Task brief
Pull out every line of the items that contains the word "between", copying each such line in full.

--- Begin Material supplied ---

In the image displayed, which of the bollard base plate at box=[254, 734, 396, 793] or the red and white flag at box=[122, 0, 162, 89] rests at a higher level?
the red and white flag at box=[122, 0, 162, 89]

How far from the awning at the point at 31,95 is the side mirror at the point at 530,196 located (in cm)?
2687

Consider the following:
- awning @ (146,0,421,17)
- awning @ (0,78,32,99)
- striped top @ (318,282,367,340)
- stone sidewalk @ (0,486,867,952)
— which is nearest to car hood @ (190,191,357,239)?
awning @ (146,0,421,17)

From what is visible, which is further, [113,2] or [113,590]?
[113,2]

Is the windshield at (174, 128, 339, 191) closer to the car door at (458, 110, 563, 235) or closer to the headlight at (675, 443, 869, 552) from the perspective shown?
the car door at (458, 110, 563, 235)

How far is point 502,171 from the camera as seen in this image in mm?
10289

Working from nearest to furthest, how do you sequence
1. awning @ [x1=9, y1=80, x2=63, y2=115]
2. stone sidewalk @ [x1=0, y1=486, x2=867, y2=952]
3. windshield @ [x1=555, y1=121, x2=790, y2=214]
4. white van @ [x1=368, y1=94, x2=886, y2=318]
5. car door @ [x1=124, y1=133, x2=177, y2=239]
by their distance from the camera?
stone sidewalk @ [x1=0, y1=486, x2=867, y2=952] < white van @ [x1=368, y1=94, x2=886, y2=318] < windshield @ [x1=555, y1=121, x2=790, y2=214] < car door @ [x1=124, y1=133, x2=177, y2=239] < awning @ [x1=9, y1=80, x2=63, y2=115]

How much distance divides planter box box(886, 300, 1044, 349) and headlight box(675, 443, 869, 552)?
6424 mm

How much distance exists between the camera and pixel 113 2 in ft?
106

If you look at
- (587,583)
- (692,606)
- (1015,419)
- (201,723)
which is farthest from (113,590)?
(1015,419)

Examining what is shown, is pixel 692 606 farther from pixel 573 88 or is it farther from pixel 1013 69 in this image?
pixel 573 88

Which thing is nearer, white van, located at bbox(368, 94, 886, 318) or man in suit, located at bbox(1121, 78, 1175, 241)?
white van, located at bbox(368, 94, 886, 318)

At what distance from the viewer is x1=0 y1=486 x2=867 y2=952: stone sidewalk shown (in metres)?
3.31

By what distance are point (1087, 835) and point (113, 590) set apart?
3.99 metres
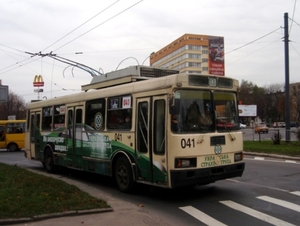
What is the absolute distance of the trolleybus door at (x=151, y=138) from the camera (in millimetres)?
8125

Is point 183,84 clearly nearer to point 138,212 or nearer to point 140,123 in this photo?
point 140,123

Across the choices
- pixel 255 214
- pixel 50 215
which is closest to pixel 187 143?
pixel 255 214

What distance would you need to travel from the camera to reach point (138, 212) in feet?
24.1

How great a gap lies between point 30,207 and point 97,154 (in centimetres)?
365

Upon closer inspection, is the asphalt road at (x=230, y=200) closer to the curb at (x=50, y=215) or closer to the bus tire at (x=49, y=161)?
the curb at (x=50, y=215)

--- End Material supplied ---
--- Begin Material supplied ---

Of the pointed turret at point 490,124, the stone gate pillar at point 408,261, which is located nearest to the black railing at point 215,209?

--- End Material supplied ---

Reply to the exercise
How much distance exists between the camera and pixel 113 2 in ft?
How great a gap lies between point 30,207 and point 97,154 (in centimetres)?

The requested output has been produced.